▶ _WHAT YOU WILL DO_:
In the passage on artificial intelligence and images, condense the paragraph that begins "Facial recognition technology, used both" into a short bulleted list that keeps its main facts.

▶ _PASSAGE TO READ_:
Artificial Intelligence

Artificial Intelligence Can Now Generate Amazing Images – What Does The Mean For Humans?

Artificial Intelligence Can Now Generate Amazing Images – What Does The Mean For Humans? Turns out after they’ve been trained on enormous datasets, algorithms can not only tell what a picture is such as knowing a cat is a cat but can also generate absolutely original images. The artificial intelligence that makes this possible has matured significantly in recent years and in some applications is very proficient, but in other ways, still has a long way to go.

AI Recognizes What an Image Is

It’s taken two decades for computer scientists to train and develop machines that can “see” the world around them—another example of an everyday skill humans take for granted yet one that is quite challenging to train a machine to do.

Facial recognition technology, used both in retail and security, is one way AI and its ability to “see” the world is starting to be commonplace. Retailers use facial recognition technology to better market and sell to their target audience. In one particularly intriguing use case, some Chinese office complexes have vending machines that identify shoppers through facial recognition technology and track the items they take from the machine to ultimately bill the shoppers’ accounts. Even anonymous data about shoppers collected from cameras such as age, gender, and body language can help retailers improve their marketing efforts and provide a better customer experience.

▶ _MATERIAL_:
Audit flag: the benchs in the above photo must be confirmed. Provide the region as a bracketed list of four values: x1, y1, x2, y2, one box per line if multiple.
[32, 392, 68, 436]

▶ _TASK OUTPUT_:
- Facial recognition, used in retail and security, shows AI's ability to "see" becoming commonplace.
- Retailers use it to market and sell more effectively to their target audience.
- In some Chinese office complexes, vending machines identify shoppers, track the items they take, and bill their accounts.
- Even anonymous camera data on age, gender, and body language helps retailers improve marketing and the customer experience.